User manual for Persona 360
Personas serve as an overview of all personas and their comparisons. This section also allows the user to create a simple persona without the need of defining the target group and all or selected customers.
All Personas section serves as a catalogue of all created personas with the possibility of further exploration.
Each persona can be expanded to show further details:
- Included/excluded attributes - Attributes that were specified in the Parameters settings.
- Numbers of IDs - The number of IDs included in the persona.
- Export details - All the sources to which the persona is exported, including the start/end date of export, frequency of export and the option to pause or discontinue the export
- Create insights - Creates insights that will include personas' attributes (and optionally create new personas
- Publish/Unpublish persona - Change persona status to Public or Private.
- New export - Exports persona to a selected destination
- New snapshot - Creates a snapshot of a persona at a certain moment. Snapshots are being used in Compare persona, where you can compare the same persona with different time stamps. You can create an unlimited amount of snapshots
- Show snapshots - Overview of all created snapshots.
- Duplicate persona - Creates a persona with the same Parameters settings.
- New persona leads to persona creation that does not include a definition of all or selected customers and target group.
- It's mostly used for creating personas for which we already know the definition (e. g. I want to target all people that have cash loans and are also Apple users.). Or you can use New persona only to capture how many people have a certain attribute without needing to save the persona at the end of the process (e. g. How many people have both mortgage and cash loan?).
- After creating a persona, you have multiple options:
- Exit - Deletes the persona definition
- Save persona - Asks you to pick an objective of this persona (objectives mainly serve for categorisation purposes and to show the ultimate goal of your use case - e.g. "Selling cash loans") and name your persona.
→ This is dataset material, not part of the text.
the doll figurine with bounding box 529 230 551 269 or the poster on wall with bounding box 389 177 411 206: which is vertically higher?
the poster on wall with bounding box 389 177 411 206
- New export - Exports persona to a selected destination.
- Create insights - Takes you to Quick insight and turns your persona into a target group.
- Control group - Create a control group that can be used to compare the performance of the selected communication channel.
Compare personas displays several personas at once with their KPIs. This allows for a comparison of the personas' performance across all channels. KPIs and engagement attributes shown on the screen are customisable - a combination of KPIs can be created that suit your needs best.
To create KPI & engagement attributes, you need to tag them "KPI" in the Mapping or All attributes section. If you want to compare persona to itself with a different timestamp, select Add personas and then Snapshots with the same persona you just picked for comparison. Compare personas also has the option to show other attributes (eg. demographic information).
Quick insights let you explore key characteristics of your selected target group and compares them to all or selected customers. The target group consists of customers that fulfil certain criteria. Learn from their behaviour and apply these findings in targeted campaigns to create personalised communication. All or selected customers is a group of people to which your target group is compared.
Tip: The top bar shows how far you are in the process, there are 6 stages in the Quick insights workflow: Create Insight, Insight, Create Personas, Manage Personas Overlaps, Export Personas, and Save Personas.
1. Define people you want to gain insights from
- Define a target group of customers that fulfil certain criteria and learn from their behaviour (e.g. all people that are interested in finance).
- Add attributes (some attributes might have the possibility of value selection - e.g. "Card transaction count, 10-100, and some might have category selection - e.g. "Region, East Midlands")
1. Define people you want to gain insights from
- You can include an attribute (only people that have the attribute will be included in the target group), or you can exclude an attribute (everyone except people who have the attribute).
- If you are looking for a specific audience, try narrowing down the target group by multiple attributes - e.g. if your target group is "people with resources that are willing to invest", it is recommended to define not only their income but also the specific activities they already engage in and are related to investment (eg. savings accounts), related interests (eg. an interest in finance), etc. This will help accurately define the audience and subsequently boost the campaign's success because the learning will be done from a well-defined target group.
- In creating personas or insights you can choose from the "and" and "or" operators. Adding attributes using the + button will add them with the "and" condition but If you want to add an "or" operator, click on add filter condition and that will create another set of conditions.˛
2. Customise your all or selected customers for insight comparison
- Define customers that you want to compare to the target group and create personas from
Insights are a visual representation of characteristic attributes in the target group, that is being compared to all or selected customers and sorted by their significance. They help you better understand your audience and the attributes it comprises. The target group is represented by the orange colour, while all customers (or selected customers) are represented by blue. Attribute graphs are grouped together by selected category and subcategory, that can be changed by an admin in Attribute manager. You can see the number of unique IDs of each group, average values and ratio by hovering over the specific graph.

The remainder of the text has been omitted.